担当編集:以前から「ロケットニュース24」は見ていたのですが、これは面白い記事だな、と。決め手は「LINE乗っ取り」の記事ですね。ネットですごく盛り上がっていたので、これは本にするしかないと。
――この本に収録されている迷惑メールとの戦いは、「ロケットニュース24」で配信しているものの一部になりますが、選定基準はどのように設けたのですか?GO羽鳥:これまで配信した記事を書籍向けに編集しながら原稿を送っていったのですが、半分以上は収録できませんでしたね。すべて掲載するとなると、600ページくらいになってしまうので。
――第2弾ができてしまうくらいの量ですね。GO羽鳥:ワニブックスさん、第2弾、ぜひともお願いします!

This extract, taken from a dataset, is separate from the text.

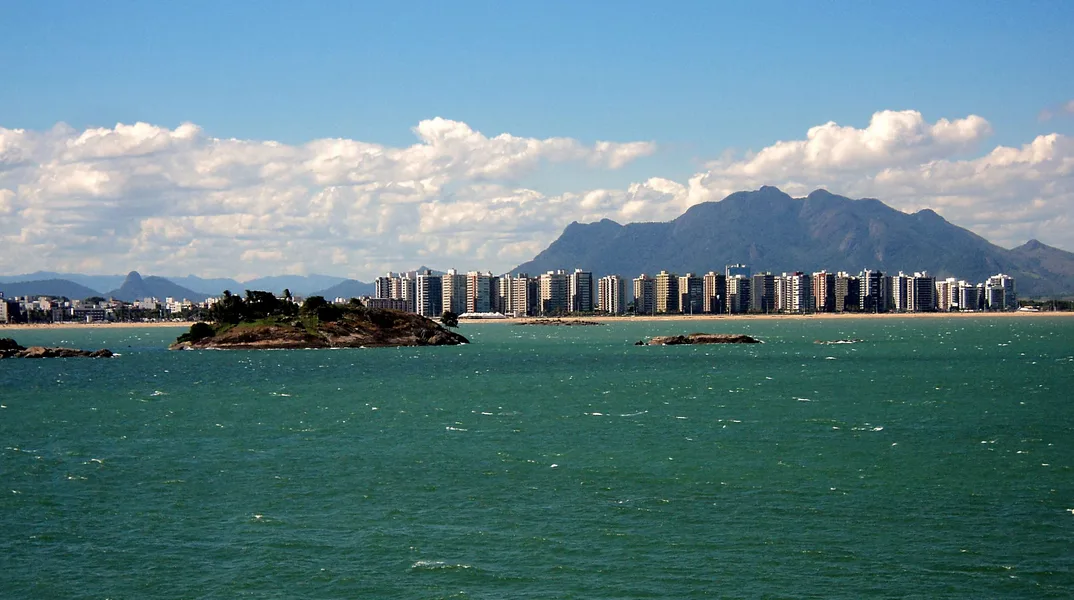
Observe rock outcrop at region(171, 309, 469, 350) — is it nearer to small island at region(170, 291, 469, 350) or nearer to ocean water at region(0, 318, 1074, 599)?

――「ロケットニュース24」での初めての迷惑メールの記事は2012年の「うざったい迷惑メール50」になるんですね。GO羽鳥:そうですね、迷惑メールの記事はそれが最初です。
――それ以前から迷惑メールに返信していたのですか?GO羽鳥:していましたし、昔からあやしい勧誘とかに騙されたフリをして潜入してみたりはしていたんですよ。漫画家でもあるので、それをネタにマンガを描いたりして。あとはヤフオク!で騙してきた相手の住所を訪ねてみたり。もう10年以上も前のことです。
――その延長線上に、この迷惑メールやLINE乗っ取りがあるんですね。GO羽鳥:そうですね。迷惑メールは、海外ではスパムと呼ばれているのですが、そのスパムを以前からチェックしていたりしました。本の中でも書きましたけれど「ナイジェリアの手紙」という有名なスパムがあって、それを題材にマンガしたこともあったりして。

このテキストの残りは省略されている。